You may already have a backup solution in place and just need a way to create a redundant offsite backup for disaster recovery. HashBackup is a great solution for this!

Connect an external USB drive to your existing backup server and use the -c option with hb backup to generate your backup directly on the USB drive, or even better, use -c to a built-in drive and setup a Dir destination in dest.conf for the USB drive. For offsite protection, add a storage service to the dest.conf file so HashBackup will transmit your backup as it is being created.

To send backups to a remote server, mount the target server directory on your backup server with NFS, Samba/CIFS, or sshfs, use the -c option to a local backup directory, use a Dir destination in dest.conf pointing to your remote server, and set the cache-size-limit config option.

"Clientless" Backup

For large sites, installing a backup program on every machine to be protected can be a chore. An alternative is "clientless backup". In this setup, you have a backup server with lots of disk space and HashBackup runs on this server. On each machine to be protected, use NFS or Samba to export a directory you want backed up, like /home, and mount this on the backup server. When the backup server runs HashBackup, it can see all of the data to be protected and back it up as if it were local to the backup server. A big advantage of this setup is that HashBackup is able to dedup files across all machines.

Windows Backup

HashBackup doesn’t run on Windows, but you can use the clientless backup method for Windows backups. On the Windows machines, share the directory you want backed up, and use Samba on the backup server to mount this directory. Then run HashBackup on the backup server to save the Windows client data.

Dedup Across Multiple Machines

HashBackup doesn’t dedup data across multiple machines if you run it on each machine individually. But, if you use the clientless backup method, HashBackup will effectively dedup across multiple machines. Don’t forget to use the -D backup option or dedup-mem config option to enable dedup!

Flash Drives For Personal Backup

Flash drives can be a great backup solution. They are inexpensive and getting cheaper each year, are easy to transport, have high and increasing capacities, and are energy efficient. For an easy, secure personal backup, flash drives are hard to beat.

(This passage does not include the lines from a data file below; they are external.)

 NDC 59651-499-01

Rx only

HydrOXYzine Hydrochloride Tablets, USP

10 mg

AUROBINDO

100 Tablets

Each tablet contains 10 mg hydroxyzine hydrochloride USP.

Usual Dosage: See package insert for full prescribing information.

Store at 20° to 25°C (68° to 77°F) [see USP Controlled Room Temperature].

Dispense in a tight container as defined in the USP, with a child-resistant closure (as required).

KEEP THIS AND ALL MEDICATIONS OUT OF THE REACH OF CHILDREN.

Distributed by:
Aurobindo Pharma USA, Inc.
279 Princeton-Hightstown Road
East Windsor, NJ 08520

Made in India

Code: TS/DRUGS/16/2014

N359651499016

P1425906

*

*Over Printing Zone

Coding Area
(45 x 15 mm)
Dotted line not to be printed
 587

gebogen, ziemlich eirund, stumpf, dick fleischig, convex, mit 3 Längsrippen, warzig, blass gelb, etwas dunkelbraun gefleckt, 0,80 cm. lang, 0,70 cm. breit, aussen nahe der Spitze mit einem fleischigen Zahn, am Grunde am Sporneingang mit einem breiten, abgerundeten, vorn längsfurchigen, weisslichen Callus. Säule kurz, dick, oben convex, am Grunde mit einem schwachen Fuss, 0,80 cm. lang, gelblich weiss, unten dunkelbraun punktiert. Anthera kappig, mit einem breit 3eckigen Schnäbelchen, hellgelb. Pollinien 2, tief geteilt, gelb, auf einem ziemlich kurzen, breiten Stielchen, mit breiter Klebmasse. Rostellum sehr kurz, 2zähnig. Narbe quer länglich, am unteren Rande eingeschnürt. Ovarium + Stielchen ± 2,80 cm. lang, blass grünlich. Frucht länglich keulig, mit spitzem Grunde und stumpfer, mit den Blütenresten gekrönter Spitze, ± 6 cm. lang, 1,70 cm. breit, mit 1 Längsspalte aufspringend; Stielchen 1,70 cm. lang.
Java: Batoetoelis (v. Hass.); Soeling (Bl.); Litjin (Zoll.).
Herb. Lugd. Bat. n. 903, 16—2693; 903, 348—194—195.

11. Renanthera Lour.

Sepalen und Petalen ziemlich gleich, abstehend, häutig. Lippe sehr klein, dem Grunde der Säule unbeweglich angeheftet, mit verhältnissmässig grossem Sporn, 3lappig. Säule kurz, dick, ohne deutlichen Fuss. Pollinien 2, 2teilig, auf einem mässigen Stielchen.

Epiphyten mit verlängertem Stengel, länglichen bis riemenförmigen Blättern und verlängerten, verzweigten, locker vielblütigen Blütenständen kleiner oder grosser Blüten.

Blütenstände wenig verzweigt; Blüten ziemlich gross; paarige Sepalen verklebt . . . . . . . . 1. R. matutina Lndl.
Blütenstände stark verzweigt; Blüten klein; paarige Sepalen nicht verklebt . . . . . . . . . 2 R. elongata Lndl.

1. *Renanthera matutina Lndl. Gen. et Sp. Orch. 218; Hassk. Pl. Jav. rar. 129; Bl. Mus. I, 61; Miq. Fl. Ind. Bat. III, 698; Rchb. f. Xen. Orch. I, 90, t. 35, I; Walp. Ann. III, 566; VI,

Here’s the "Friend Backup" system: buy a couple of high capacity flash drives and ask a friend to do the same. Label the drives with your names. Keep one of your own drives in your pocket or on your key ring and give the other to your friend to keep. Do the same with your friend’s drive: he keeps one, you keep one. Setup HashBackup to run each day (or hour, or whatever) with a cron job, and use the dest.conf file to copy the backup to your flash drive you’re carrying (inserted of course!). When you see your friend, give him your latest backup, get back your older backup. He does the same with you. Next time you backup, HashBackup will "catch up" your flash drive. You will always have the latest backup on your local machine (in the backup directory), another copy on the flash drive you have, and an offsite older backup with your friend. Because all data is encrypted and the key is never copied, neither of you can read the other’s backup, and if a flash drive gets lost, just replace it and copy your backup data from your local backup directory to the new flash drive.

The advantage of using Friend Backup is:

you have an easy-to-access offsite backup in case of theft or a real disaster
your privacy is maintained with encryption technology
you don’t have to give your data to an Internet company
you don’t have to wait days for an Internet backup to upload
restores are much faster than waiting for an offsite download

As an extra measure of safety, you could add an offsite destination to a cloud storage service in dest.conf.